Because political strategies don't always transfer from one city to another or one culture to another, it is hard to say exactly what institutional structure and relationships will work best in all areas.

From our mostly northern hemisphere experience, the pattern of organizations and relationships that seem to have been the most stable for creating change towards a better bicycle infrastructure has four elements: a supportive political environment, bureaucrat trained in bicycle transport issues and design, an official constituted bicycle advisory board or committee, and a strong, savvy and knowledgeable bicycle advocacy non-governmental organization (NGO).

The institutions never line up perfectly or mesh flawlessly, that is why there is always more work to do.  But, you might find a correlation between your success or failure to improve the infrastructure for bicycling in your community, and a road map for where you need to put your efforts, from an assessment of the performance of these four institutions:

Politicians (mayor, governor, legislatures, council members, alderpersons, etc), while perhaps not knowing the details of bicycle infrastructure, helps bring the funding and sets the priorities for the bureaucracy.  The responsibility of informing the politicians on importance of non-motorized transport in the success of the mobility / accessibility agenda usually falls on the shoulders of the NGO.

**Given instruction:** Can you summarize the bicycle infrastructure excerpt in two sentences?

**Information provided:**
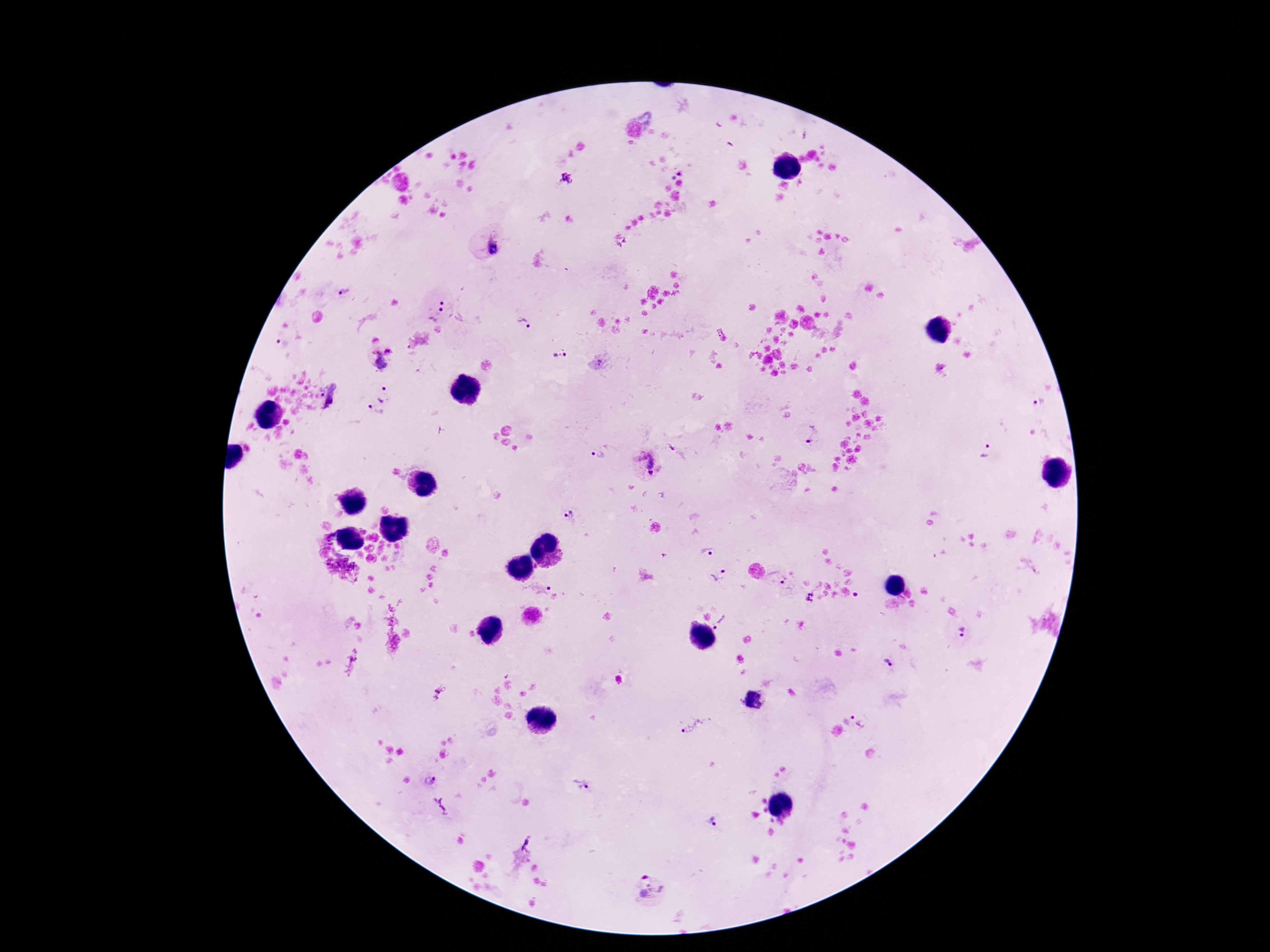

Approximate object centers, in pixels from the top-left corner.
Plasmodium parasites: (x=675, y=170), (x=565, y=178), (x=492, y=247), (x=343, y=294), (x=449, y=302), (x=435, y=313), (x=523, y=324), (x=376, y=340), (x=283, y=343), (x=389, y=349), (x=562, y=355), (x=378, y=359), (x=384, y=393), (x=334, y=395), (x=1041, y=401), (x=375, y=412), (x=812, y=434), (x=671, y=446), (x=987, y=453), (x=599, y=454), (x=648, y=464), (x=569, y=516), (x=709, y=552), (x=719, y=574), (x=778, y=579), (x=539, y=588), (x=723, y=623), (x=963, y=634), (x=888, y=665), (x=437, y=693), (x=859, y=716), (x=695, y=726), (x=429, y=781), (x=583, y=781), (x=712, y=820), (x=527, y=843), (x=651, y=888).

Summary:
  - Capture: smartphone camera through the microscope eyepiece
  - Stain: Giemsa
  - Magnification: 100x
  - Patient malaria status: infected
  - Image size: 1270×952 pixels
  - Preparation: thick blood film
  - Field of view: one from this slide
* * *
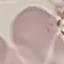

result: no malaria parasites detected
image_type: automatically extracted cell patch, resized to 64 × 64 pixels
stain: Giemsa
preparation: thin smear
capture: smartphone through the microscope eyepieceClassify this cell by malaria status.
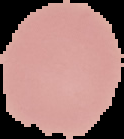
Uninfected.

**Task answer:** Because political strategies don't always transfer between cities or cultures, it is hard to say which institutional structure works best everywhere, but the most stable pattern in mostly northern hemisphere experience has four elements: a supportive political environment, bureaucrats trained in bicycle transport issues and design, an officially constituted bicycle advisory board or committee, and a strong, knowledgeable bicycle advocacy NGO. Assessing how these four institutions perform can help explain a community's success or failure in improving bicycle infrastructure and show where to focus effort; politicians bring funding and set priorities, while the NGO usually has to inform them about the importance of non-motorized transport.